Handwriting Recognition

As you can tell, handwriting recognition plays a rather prominent role in the Tablet PC edition. Which means it'll be a highly visible target for criticism. That became evident right from the start during a tutorial session on how to use the Tablet PC software at the conference. Only minutes into a demo of Journal, a reporter for a leading business weekly loudly complained about handwriting recognition errors and demanded to know the engine's recognition accuracy--a question which, of course, does not have a definite answer. Another popular columnist chimed in with cynical questions and commentary. Even I wondered why the demo of this ink-based application was so heavy on recognition, with the predictable results: trashing by the mainstream press. Microsoft staff, unfortunately, had unwisely raised expectations by repeatedly stating that they had the best recognition available today. The conclusions drawn by those mainstream journalists, I suppose, was that if the best could not handle their scribbling, then the technology is not ready for prime time.
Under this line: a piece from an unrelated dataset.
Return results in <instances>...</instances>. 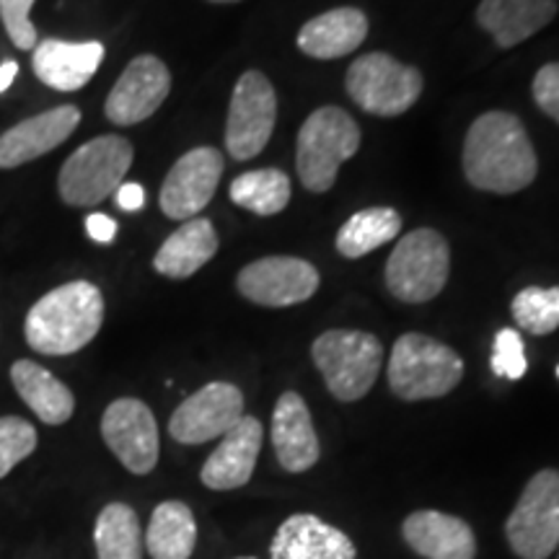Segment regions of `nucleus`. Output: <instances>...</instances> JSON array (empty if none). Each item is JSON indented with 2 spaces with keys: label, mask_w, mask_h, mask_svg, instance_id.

To be honest, given handwriting recognition's history, I was puzzled that Microsoft wasn't better prepared in their demo. I did not expect perfection at this still relatively early stage, but I also did not expect them to walk into landmines they way they did, did not expect numeric fields to return alpha characters, and remain perplexed why the company chose not to include the Shape Selector feature that can greatly increase recognition accuracy. That feature has come with every version of CalliGrapher/Transcriber ever shipped, and why Microsoft chose to remove it is a mystery.
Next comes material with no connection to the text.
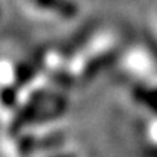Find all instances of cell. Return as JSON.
I'll return each mask as SVG.
<instances>
[{"label":"cell","mask_w":157,"mask_h":157,"mask_svg":"<svg viewBox=\"0 0 157 157\" xmlns=\"http://www.w3.org/2000/svg\"><path fill=\"white\" fill-rule=\"evenodd\" d=\"M38 5L44 6V8H56L64 11L66 14H72L75 11V6L70 0H35Z\"/></svg>","instance_id":"1"}]
</instances>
All of that said, I must say that the recognition is the best I have ever seen, and that the recognizer worked extremely well for me. What it boils down to is that in order to make a recognizer work for you you must learn how to use it. A bit of practice and observing a few simple rules is all it takes to greatly increase accuracy. Of course, if you simply want to prove that it does not work, then it won't.

Other uses of ink

Ink is available in other parts of Windows as well, and especially within the Microsoft Office suite. In PowerPoint, for example, you have a small seven icon toolbar: pointer, pen, highlighter, eraser, selector, forward and backward. This allows you to annotate slides during a presentation. You can write while you explain something, highlight areas, select that text, and also use the pen to advance the slide show. At the end, you are given the option of saving the ink annotations or deleting them. Other applications also allow annotations and inclusion of ink to varying degrees. We'll report on that in more detail in a future article.
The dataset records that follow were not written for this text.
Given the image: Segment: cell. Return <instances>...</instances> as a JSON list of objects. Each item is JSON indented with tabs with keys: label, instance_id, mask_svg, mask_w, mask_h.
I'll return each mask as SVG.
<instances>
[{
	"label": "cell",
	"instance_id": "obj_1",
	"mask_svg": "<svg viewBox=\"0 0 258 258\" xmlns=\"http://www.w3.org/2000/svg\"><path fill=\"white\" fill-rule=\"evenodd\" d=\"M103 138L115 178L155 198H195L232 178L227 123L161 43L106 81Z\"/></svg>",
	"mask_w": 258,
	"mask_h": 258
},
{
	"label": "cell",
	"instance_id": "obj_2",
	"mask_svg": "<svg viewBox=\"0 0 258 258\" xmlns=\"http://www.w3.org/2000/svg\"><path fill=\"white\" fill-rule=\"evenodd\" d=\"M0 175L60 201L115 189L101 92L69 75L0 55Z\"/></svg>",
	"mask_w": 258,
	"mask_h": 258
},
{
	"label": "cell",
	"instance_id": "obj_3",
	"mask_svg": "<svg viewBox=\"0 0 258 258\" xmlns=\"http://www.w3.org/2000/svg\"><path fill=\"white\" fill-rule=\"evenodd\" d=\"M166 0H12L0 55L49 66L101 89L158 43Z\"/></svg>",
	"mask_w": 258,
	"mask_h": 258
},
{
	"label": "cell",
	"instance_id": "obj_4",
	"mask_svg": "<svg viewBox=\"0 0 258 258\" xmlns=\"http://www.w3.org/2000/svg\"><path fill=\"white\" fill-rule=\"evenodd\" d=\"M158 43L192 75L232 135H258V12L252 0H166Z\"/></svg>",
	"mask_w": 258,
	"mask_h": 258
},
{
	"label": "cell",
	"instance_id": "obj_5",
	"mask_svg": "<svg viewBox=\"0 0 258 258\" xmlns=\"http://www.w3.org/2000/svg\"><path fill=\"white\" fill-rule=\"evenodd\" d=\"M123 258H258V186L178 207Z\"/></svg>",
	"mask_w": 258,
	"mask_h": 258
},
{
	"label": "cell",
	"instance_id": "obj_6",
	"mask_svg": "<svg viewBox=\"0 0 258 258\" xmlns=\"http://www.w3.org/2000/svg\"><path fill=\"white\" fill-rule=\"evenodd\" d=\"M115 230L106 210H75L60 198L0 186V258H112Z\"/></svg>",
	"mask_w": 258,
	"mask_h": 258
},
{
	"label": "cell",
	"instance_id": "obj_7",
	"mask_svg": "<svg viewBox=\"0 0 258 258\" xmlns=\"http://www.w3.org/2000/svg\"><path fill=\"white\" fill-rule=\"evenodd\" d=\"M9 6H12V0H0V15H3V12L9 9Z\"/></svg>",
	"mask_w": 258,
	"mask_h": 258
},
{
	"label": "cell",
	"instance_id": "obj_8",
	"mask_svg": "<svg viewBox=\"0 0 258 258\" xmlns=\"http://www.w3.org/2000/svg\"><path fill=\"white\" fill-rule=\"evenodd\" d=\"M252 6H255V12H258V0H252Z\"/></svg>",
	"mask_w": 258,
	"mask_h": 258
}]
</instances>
Where is the Tablet PC going?

So that's the first hands-on with the "Tablet PC," whatever that may mean. The results are inconclusive and pretty much everything is still in flux. The whole project may eventually yield a new generation of actual tablets, or it may simply add ink to notebooks. Which may not be bad. All we can say right now is that the Acer worked well with the new software. We did run into the usual bugs and glitches you'd expect from beta hardware and software. No need to go into that because most will be fixed by the time final versions become available.

By far the most important question is what the "Tablet PC" will eventually become. At this point it is almost certain that the majority of Tablet PCs won't be slates, but notebooks with a degree of pen functionality. None of the ink-enabled software I've seen so far is compelling enough to qualify as a "killer app." It is entirely possible that there is no Tablet PC killer app, and that the success (or failure) of the concept will depend on a combination of factors and abilities that,when combined, can make for a more compelling user experience. Some of those factors and abilities are ink, low weight, long battery life, no heat build-up, quick and reliable standby, public acceptance and software support, ease of integration, low cost premium, the evolution of wireless LANs, discovery of untapped markets. You get the idea.

It's simply too early to tell if this is a great new thing or just Pen Extensions 3.0.